Home / Books / Under Construction

Under Construction

Technologies of Development in Urban Ethiopia

Book

Pages: 240

Illustrations: 15 illustrations

Published: September 2019

Author: Daniel Mains

Over the past decade, Ethiopia has had one of the world's fastest growing economies, largely due to its investments in infrastructure, and it is through building dams, roads, and other infrastructure that the Ethiopian state seeks to become a middle-income country by 2025. Yet most urban Ethiopians struggle to meet their daily needs and actively oppose a ruling party that they associate with corruption and mismanagement. In Under Construction Daniel Mains explores the intersection of development and governance by examining the conflicts surrounding the construction of specific infrastructural technologies: asphalt and cobblestone roads, motorcycle taxis, and hydroelectric dams. These projects serve as sites for nation building and the means for the state to assert its legitimacy. The construction process—as well as Ethiopians' experience of living with the disruption of construction zones—reveals the tension and conflict between the promise of progress and the possibility of failure. Mains demonstrates how infrastructures as both ethnographic sites and as a means of theorizing such concepts as progress, development, and the state offer a valuable contrast to accounts of African abjection and decline.

Praise

“Based on years of ethnographic research, Under Construction is a magnificent and thorough exposition that describes the ambivalence and hope invested in construction projects in Ethiopia. Construction, Daniel Mains demonstrates, is a vital location at which relationships between states and citizens are grounded. While they are powerful gatherings of technology and finance, construction projects are also precarious and full of danger. In exploring the tensions that are intrinsic to construction projects, Mains effortlessly brings together theorizations of historical materialism, vital materialism, and affect theory to produce a dazzling and clear account of how construction is incrementally and yet fundamentally transforming the political landscape of cities of the global South.” - Nikhil Anand, author of Hydraulic City: Water and the Infrastructures of Citizenship in Mumbai

Under Construction stages urgent interventions into development and governance, citizen and state, Afro-optimism and neoliberal pessimism in order to depict the complexities of infrastructure in Africa. Daniel Mains's work makes clear that the relationships between infrastructure, state, labor, and modernity are variable and contingent—sometimes smooth, often sticky and fraught—while making a compelling case for Ethiopia as a rich site for theoretical and ethnographic attention.” - Charles Piot, author of The Fixer: Visa Lottery Chronicles

“[This] book offers an interesting account of the potential tensions between material infrastructure and human infrastructure and gives insight into processes of economic and urban development in Ethiopia.”

[Questions about scenes in pictures]
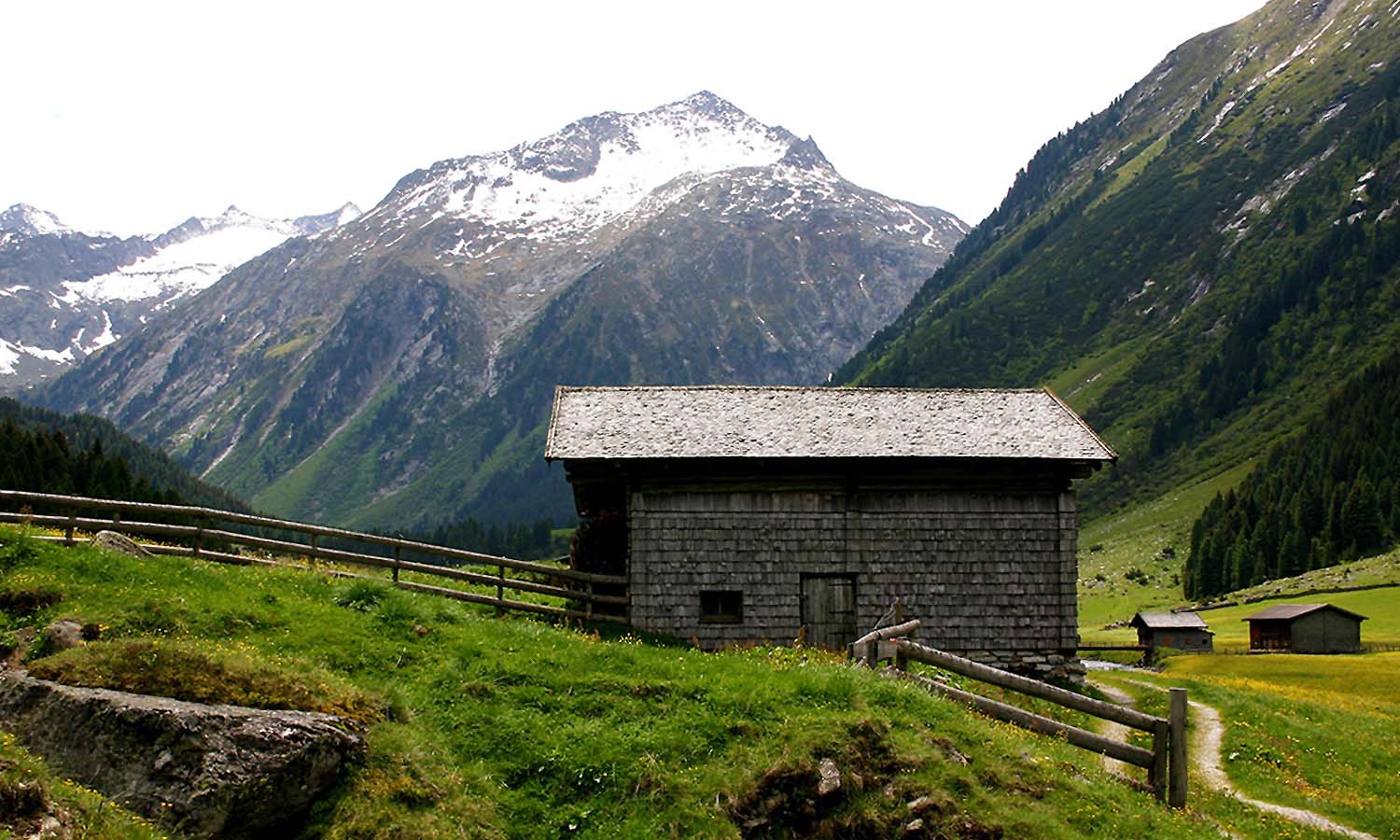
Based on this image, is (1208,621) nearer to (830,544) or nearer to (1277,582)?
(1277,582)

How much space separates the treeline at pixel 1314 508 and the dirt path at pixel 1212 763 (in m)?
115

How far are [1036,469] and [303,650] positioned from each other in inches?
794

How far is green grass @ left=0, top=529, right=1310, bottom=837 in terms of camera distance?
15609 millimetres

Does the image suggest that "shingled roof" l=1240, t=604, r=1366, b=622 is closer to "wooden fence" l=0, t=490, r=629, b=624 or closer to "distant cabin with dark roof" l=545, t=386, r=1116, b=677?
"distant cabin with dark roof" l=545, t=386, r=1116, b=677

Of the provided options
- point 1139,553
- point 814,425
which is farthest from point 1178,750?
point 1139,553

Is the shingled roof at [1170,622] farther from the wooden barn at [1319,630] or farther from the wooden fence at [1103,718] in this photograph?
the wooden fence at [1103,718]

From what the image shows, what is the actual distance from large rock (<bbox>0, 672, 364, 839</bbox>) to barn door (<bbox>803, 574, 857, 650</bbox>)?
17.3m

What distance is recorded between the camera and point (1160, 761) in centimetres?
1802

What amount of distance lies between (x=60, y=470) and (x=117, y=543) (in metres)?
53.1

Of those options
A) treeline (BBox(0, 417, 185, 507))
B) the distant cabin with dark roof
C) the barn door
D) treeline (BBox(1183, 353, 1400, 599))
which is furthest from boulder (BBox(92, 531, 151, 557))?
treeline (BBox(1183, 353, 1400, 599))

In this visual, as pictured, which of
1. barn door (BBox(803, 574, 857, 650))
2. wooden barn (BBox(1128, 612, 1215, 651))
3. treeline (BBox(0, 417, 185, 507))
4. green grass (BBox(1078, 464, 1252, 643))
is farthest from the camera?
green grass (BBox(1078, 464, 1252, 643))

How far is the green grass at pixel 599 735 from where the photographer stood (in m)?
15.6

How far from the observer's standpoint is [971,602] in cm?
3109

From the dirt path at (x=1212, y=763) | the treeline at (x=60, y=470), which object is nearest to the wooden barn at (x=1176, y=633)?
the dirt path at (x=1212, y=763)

**Task description**
Extend the book page on urban development in Ethiopia past its last line. These rows have nothing to do with the book page on urban development in Ethiopia.

**Task answer**
- Paulo Rui Anciaes, LSE Review of Books

"This study by Mains should be accepted with gratitude, and welcomed as a huge contribution to Ethiopian studies of urban development." - Fasika Gedif, African Studies Quarterly

"Under Construction''s strength is in its historical depth and social political contextualization presented in clear language. Theoretical arguments are well-presented and empirically supported, linking well with topical development literature. The book is valuable to both development practitioners and students of anthropology of development." - Elias Madzudzo, International Social Science Review

"Under Construction makes an important contribution not only to the field of the anthropology of development but also to urban development, at a time when many studies in Ethiopia have been placing more emphasis on rural communities. Daniel Mains, while basing his empirical evidence on the selected urban projects which appear to be perpetually under construction, shows that the process of construction has changed the relationship between citizens and the state, and not always for the better." - Gemechu Admassu Abeshu, African Studies Review

"The book represents an important contribution to the field of infrastructure within anthropology and beyond. . . . Under Construction represents a seminal contribution to this field of study." - Felipe Fernandez, Anthropologica

"Under Construction raises enduring questions about the politics, economics, and affects of public works projects around the globe as process, promise, and probable letdown." - Christina Schwenkel, City and Society

“Offering a much-needed ethnographic investigation into the lives, livelihoods and labour relations that inhabit construction work in contemporary urban Africa, Under Construction contributes significantly to current debates and scholarship in urban studies, infrastructure, international development, and African Studies.” - Pauline Destrée, Anthropological Notebooks

“Provides an unusual and particularly compelling engagement with affect theory, encouraging us to pay as much attention to the breeze through the open door of the Bajaj and the dust coating our skin as we do to the politics of infrastructural development.” - Michael Crawley, Journal of the Royal Anthropological Institute

Buy

Availability: Loading...

Price: Loading...

Request a desk or exam copy Spring 2026 Web Sale

Information

Author/Editor Bios

Back to Top
Daniel Mains is Wick Cary Associate Professor of Anthropology and African Studies at the University of Oklahoma and author of Hope Is Cut: Youth, Unemployment, and the Future in Urban Ethiopia.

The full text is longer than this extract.